The environmental advocacy group's spokesman, David Lewis, pointed out how Cargill and its Arizona developer colluded with the Trump administration in placing environmental protections on notice.

"They are embracing and abetting the Trump administration's attack on the Clean Water Act and gutting of pollution regulations and enforcement. But that agenda is strongly opposed in the Bay Area and California," Lewis said.

Redwood City zoning and land use designations prohibit development on those ponds.

Where the city stands on the matter remains to be seen as that local administration offered no comment, in particular to the question of how the project may liquify in the threat of an earthquake in the seismically-prone Bay Area.

For years, the state has stayed steadfastly on record opposing the Trump administration's efforts to weaken the Clean Water Act. Enacted in 1972 and amended five years later, the Clean Water Act represents the primary federal law mandating efforts to avert and negate water pollution.

Still, the U.S. EPA's Washington, D.C. office said it followed the law in citing a "special case" provision that ultimately allowed the federal government to exercise its authority to make the jurisdictional determination. The EPA's national office was satisfied with a response from the U.S. Army Corps of Engineers over development rights.

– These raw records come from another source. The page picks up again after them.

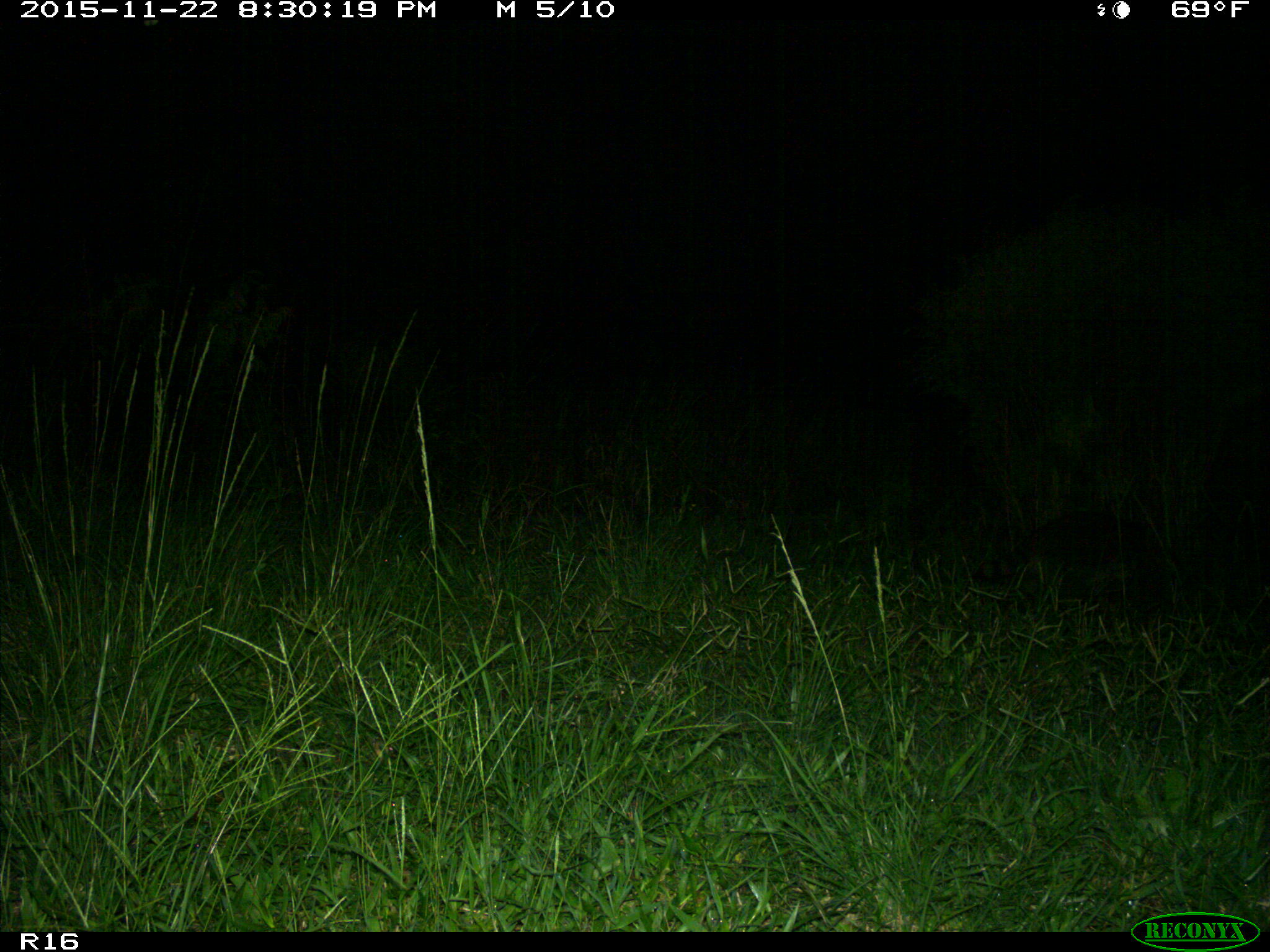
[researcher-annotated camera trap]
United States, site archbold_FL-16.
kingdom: Animalia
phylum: Chordata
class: Mammalia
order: Carnivora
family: Procyonidae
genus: Procyon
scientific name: Procyon lotor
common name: common raccoon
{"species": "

"In making its determination, the EPA relied on the agency's and the Corps' long-recognized legal interpretation that (the Clean Water Act) jurisdiction does not apply to waters that were legally converted to dry land by permit or prior to the passage of the (Act)," a U.S. E.P.A. spokesman told Patch. "After careful legal consideration and review, the EPA has found that the Redwood City Salt Plant site does not include waters of the United States because the site was converted to fast (salt farm) land long before the (Clean Water Act) was enacted.